Electronic – How to locate items from a phone? RFID

rfidtelephone

I'd like to be able to put something small on items (eg glasses, car keys, etc) and have an Android or iPhone app that will tell me the direction or proximity of a certain item. Current phones usually just communicate via cell, wifi, and bluetooth, but for these the other end of the communication has to be powered, which increases the size of what I attach to my items. Is passive RFID what I'm looking for? (In which case I'd have to wait for phones to come out with better RFID readers.) If yes, what size passive tags have what ranges? For range I'd like to be able to find a device a couple floors away, but even just within a room would be useful. For size, the smaller the better, with maybe a quarter the size of a dime as the minimum practical/usable size. Do you think that the RFID readers in phones will be able to take advantage of those maximum ranges? (Currently the ones I've looked at, eg Nexus S, have to be inches away.) And finally, where do you recommend I buy such tags?

Best Answer

This is a tough and subtle problem. I wouldn't discourage you from trying to find a cool, clever, "good enough" hobbyist solution. In fact if you can do so it might even justify starting your own company to market it.

What you are talking about is an RTLS (Real Time Locating System).

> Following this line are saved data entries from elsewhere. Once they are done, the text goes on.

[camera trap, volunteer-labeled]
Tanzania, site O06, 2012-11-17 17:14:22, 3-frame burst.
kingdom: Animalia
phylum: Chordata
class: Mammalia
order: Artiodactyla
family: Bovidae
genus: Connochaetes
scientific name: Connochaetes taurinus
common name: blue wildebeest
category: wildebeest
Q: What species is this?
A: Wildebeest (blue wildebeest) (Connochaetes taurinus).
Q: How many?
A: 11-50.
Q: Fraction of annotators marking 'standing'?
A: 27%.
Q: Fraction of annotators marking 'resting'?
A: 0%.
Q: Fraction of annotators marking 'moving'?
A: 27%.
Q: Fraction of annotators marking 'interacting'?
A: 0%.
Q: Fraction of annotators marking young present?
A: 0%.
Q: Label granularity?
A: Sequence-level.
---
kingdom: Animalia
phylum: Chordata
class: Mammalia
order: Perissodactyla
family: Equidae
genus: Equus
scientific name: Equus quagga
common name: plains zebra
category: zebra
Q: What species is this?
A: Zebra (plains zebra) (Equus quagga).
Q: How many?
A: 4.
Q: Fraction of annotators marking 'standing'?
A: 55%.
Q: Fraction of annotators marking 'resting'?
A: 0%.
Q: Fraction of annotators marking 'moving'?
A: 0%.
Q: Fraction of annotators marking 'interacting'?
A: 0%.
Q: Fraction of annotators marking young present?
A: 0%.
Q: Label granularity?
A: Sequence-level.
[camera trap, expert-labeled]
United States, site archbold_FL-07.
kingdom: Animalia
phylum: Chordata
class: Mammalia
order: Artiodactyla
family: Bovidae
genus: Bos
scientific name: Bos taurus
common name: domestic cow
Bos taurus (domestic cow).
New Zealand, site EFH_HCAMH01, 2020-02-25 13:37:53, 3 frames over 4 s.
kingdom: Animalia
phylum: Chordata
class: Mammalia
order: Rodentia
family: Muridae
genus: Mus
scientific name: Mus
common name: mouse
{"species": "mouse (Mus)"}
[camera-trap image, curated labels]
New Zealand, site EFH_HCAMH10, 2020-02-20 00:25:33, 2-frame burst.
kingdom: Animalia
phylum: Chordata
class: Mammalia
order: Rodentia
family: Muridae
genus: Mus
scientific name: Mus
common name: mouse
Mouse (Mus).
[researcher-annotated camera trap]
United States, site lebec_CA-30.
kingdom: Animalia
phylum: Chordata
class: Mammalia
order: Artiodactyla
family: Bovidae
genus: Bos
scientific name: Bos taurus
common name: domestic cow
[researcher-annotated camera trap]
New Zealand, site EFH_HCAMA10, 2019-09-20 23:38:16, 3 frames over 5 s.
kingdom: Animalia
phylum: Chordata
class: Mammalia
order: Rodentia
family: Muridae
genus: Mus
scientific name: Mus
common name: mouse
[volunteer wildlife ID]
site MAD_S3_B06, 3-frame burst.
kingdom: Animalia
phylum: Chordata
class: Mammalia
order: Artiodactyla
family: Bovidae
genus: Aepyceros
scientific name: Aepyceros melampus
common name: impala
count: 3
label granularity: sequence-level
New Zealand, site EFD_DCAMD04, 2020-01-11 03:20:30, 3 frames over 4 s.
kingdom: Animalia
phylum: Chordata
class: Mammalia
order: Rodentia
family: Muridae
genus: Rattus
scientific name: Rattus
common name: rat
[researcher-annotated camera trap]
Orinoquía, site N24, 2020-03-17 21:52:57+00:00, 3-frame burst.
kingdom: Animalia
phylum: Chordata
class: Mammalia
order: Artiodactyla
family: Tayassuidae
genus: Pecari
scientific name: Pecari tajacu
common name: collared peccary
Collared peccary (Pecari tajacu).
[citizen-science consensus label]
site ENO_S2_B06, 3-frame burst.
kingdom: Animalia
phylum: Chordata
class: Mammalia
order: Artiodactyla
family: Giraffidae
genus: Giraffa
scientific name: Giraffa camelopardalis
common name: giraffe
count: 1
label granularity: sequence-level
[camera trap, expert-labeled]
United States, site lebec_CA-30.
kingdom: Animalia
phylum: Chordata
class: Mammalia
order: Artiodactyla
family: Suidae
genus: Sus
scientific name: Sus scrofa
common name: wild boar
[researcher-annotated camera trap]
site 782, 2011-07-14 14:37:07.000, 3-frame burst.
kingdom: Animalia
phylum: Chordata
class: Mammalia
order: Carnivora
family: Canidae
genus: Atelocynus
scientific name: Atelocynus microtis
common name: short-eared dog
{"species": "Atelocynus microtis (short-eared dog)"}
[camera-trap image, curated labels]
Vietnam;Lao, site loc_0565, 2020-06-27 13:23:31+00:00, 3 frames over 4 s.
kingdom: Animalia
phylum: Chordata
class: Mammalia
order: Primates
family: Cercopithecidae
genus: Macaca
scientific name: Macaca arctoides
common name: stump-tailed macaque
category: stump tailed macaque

RFID can be used to solve this problem, but at a very limited resolution and requires an extensive sensor grid. Basically with RFID, since the range is very short and there is no timestamp, position, or other useful information transmitted, the best you can do is sprinkle your volume with a sensor grid and see which readers can see a tag, which will allow you to narrow down the possible locations to the proximity of active triggers. This could be fine if you want to know what room something is in and keep track of the path it followed through the volume (by watching the history of sensors that could pick up the tag).

If you want something that will tell give you x, y, z coordinates for the object's position, things get a lot more complicated. If you want to get an idea conceptually of how such a system might work, look up multilateration. The basic idea is that you have a set of receivers with a common clock and known positions, and your locator tags chirp (emit a sound/light/whatever pulse) periodically. The receivers and transmitters do not have a common clock, so they cannot directly determine distance by time of flight. But by comparing the difference in arrival times between the transmitter and each receiver and grinding through some math it is possible to solve for the position of the transmitter.

There are some cool hobbyist opportunities for building multilateration systems using ultrasound or even audible sound, because ultrasound hardware is pretty cheap and there is plenty of existing audio processing software for PCs.

Another type of RTLS is Trilateration, which is what GPS uses. This depends on the transmitters (GPS satellites) transmitting very accurate synchronized timestamps and position information, as well as a receiver that is (at least sort of) synchronized with the transmitter's clocks. Since the receiver knows where and when each satellite was when it chirped, it can directly determine distance from each satellite, and the set of possible positions relative to each satellite is the surface of a sphere. With multiple satellites and multiple sphere's of possible positions, the position is the intersection of the spheres.

The problem with trying to build anything like this is that you're not going to get a tiny little passive tag that you can put on sunglasses or keys without adding obvious bulk. There is a company called Plus Location Systems that makes turnkey systems that essentially meet your requirements, but they are quite expensive and even with all the work they have done the asset tags are roughly 1.4 x 1.3 x 0.5 inches.

There is a company called DecaWave that is developing a system based on peer-to-peer transmitter/receiver chips. Their chips are tiny (although they still need to be powered, etc.), and they are not quite commercially available, but are probably about as close as we currently are to tech that allows us to put little tags on everything and know exactly where it is.